> [Passage fourni]
################

Nous traversons fréquemment des éprouvés de honte à l'égard de Boris; la première émergence de cet affect nous parvient sur le registre sensoriel, à propos de l'odeur qu'il dégage. Est ce lui, est ce notre audace à lui en parler, qui est le plus abject? On pourrait dire que sur ce plan, il existe comme une transitivité de la honte, inscrite dans un espace indéterminé mais commun entre lui et nous. Car c'est bien notre crainte que notre espace professionnel soit suspecté de puanteur, qui a motivé notre remarque à son égard, à l'origine de notre gêne mais aussi de ses premiers mots sur l'encoprésie. Honte également lorsqu'il nous voit marquée de ce qu'il semble imaginer être la violence d'un tiers, malgré notre explication; à cet instant, il renverse sur nous la suspicion habituellement ressentie devant ses démentis sur ce qui ne fait aucun doute; le niveau discursif est lui aussi atteint par une vergogne diffuse propagée entre nous. Honte encore, que relaient discrètement les parents, de ne pas parvenir à le "guérir" plus vite; sommes nous à ce point incompétente ou, comme avec tous les collègues, Boris s'acharne-t-il à refuser l'amélioration qui se dessine? La labilité de l’attribution est là aussi un élément récurrent dans le trajet de la honte; elle advient également face à la haine intérieure, éprouvée lorsqu'il nous vole, utilise et vide les détergents, nous laissant accessoirement penser qu'il aurait pu les boire et impliquer notre responsabilité. Honte encore pour notre colère démesurée qu'il ait osé dévorer notre pain, pénétrant par là notre intimité vespérale. La honte nous envahit enfin lorsque Boris nous pousse à des réactions d'inspiration pédagogique; dans un lieu pourtant réservé à sa subjectivité, nous avons le sentiment de la faire taire, comme le rappelle l'épisode de la projection des boulettes dans la salle, et notre exigence qu'elles soient contenues dans leur réceptacle.

Si comme le constate O. Douville « l’exclusion (…) vaut comme paradigme d’un sujet en décalage» (1999), alors la question de l’incongruité de son interlocuteur est elle aussi paradigmatique de l’interaction qui dénature la fonction thérapeutique ordinaire.

A cause de cet écart, nous sommes tourmentée par le sens de nos réactions, par ce qui se mobilise en nous face à lui, par le fondement de notre bienveillance et la réalité de notre tolérance. Nous apercevons le danger de prendre, à notre compte, la place de bourreau qu'il sait si bien solliciter, comme un censeur de plus. Cette dimension, attisée lorsqu'il est particulièrement hermétique, inintelligible et opposé, épuise notre énergie psychique, nous plonge dans la confusion, le doute et la désespérance à nous sentir enfin un thérapeute compétent. Face à l'accusation plurielle de mensonge, de vol, de dégradation, de haine, il fait en sorte d'ajouter notre voix à la complainte générale contre lui ; ce faisant, il finit par retourner la culpabilité sur nous, nous invitant à partager, puis à endosser ce qui pèse sur lui. De manière générale, on peut penser que l'affect silencieux d'humiliation, dont il se dégage sur nous avec fracas, figure une des formes d'empiétements subis tacitement.

Pour conclure, il paraît pertinent de noter le passage nécessaire par des éprouvés personnels, d'abord du registre sensori- corporel ; ceux-ci pourraient s'entendre comme l'expression indirecte de la vie psychique de Boris, informelle et indicible. Notre corps paraît donc être utilisé comme le creuset de l'expression de la subjectivité de l'enfant, préalable à une symbolisation secondaire.

################

Enregistrements issus d'une collection
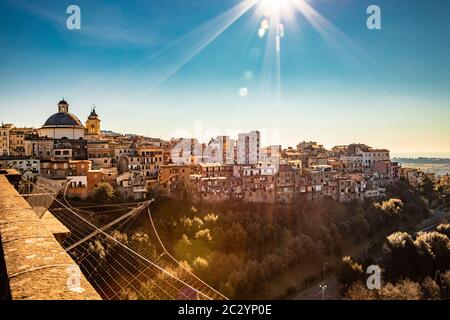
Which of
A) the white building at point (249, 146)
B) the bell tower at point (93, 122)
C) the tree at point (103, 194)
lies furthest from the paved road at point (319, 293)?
the bell tower at point (93, 122)

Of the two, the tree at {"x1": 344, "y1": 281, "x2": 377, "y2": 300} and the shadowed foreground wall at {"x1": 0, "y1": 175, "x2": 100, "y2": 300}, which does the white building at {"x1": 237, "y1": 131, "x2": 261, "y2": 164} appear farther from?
the shadowed foreground wall at {"x1": 0, "y1": 175, "x2": 100, "y2": 300}

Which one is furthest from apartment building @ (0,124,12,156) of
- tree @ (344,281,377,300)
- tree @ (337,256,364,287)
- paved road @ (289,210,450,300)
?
tree @ (344,281,377,300)

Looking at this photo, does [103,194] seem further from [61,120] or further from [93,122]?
[93,122]

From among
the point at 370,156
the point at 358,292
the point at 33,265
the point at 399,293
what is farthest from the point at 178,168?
the point at 33,265

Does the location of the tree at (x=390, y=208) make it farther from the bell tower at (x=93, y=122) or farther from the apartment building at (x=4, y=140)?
the apartment building at (x=4, y=140)
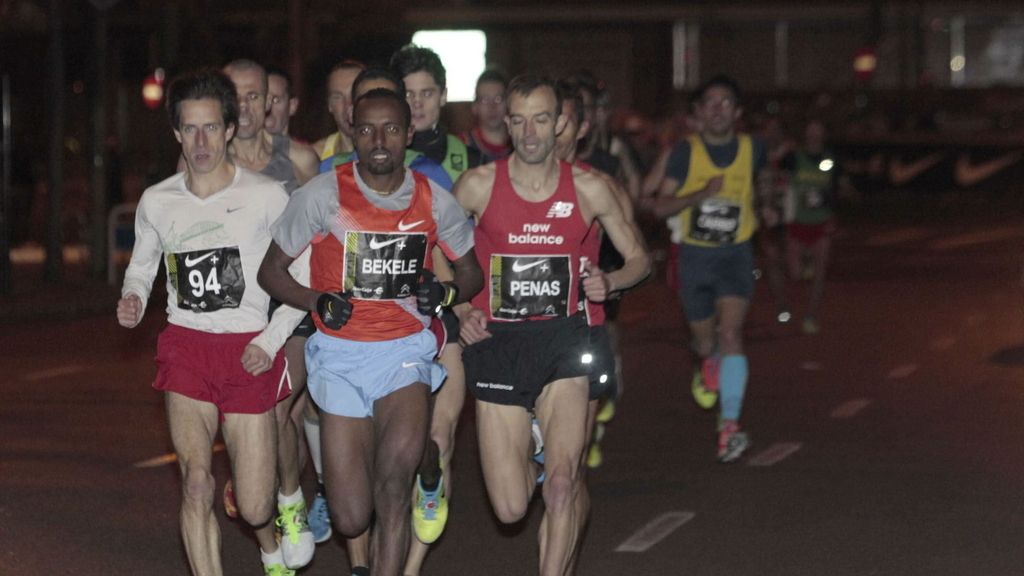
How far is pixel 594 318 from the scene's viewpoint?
288 inches

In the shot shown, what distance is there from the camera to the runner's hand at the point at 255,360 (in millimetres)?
6430

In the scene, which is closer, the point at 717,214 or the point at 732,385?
the point at 732,385

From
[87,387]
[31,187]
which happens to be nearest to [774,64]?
[31,187]

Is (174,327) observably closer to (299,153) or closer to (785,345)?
(299,153)

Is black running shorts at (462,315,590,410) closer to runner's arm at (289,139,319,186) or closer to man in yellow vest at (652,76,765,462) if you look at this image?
runner's arm at (289,139,319,186)

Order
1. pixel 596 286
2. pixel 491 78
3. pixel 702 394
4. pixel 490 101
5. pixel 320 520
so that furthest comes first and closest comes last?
pixel 702 394, pixel 491 78, pixel 490 101, pixel 320 520, pixel 596 286

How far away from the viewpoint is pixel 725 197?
420 inches

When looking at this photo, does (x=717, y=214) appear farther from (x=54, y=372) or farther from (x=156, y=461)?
(x=54, y=372)

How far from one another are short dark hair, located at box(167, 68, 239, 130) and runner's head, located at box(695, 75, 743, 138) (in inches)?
168

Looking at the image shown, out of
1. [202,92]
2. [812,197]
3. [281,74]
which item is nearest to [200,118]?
[202,92]

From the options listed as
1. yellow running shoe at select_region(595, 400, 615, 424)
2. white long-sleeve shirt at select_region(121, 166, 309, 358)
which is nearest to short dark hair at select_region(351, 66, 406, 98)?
white long-sleeve shirt at select_region(121, 166, 309, 358)

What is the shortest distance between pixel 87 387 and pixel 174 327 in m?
6.89

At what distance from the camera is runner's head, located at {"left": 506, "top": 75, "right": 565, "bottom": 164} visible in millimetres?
6875

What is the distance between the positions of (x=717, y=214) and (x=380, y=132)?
4.58 meters
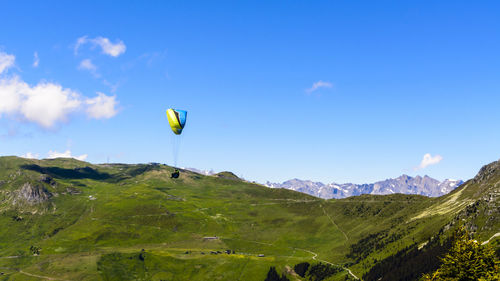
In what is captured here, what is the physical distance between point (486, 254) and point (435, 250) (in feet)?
599

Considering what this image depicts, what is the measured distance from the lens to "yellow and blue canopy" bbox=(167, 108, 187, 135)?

################

> [Travail à faire]
Citez le segment du texte sur la honte qui va de « Si comme le » jusqu'à « fonction thérapeutique ordinaire. » inclus. Les items forment un matériau distinct du texte sur la honte.

> [Résultat obtenu]
Si comme le constate O. Douville « l’exclusion (…) vaut comme paradigme d’un sujet en décalage» (1999), alors la question de l’incongruité de son interlocuteur est elle aussi paradigmatique de l’interaction qui dénature la fonction thérapeutique ordinaire.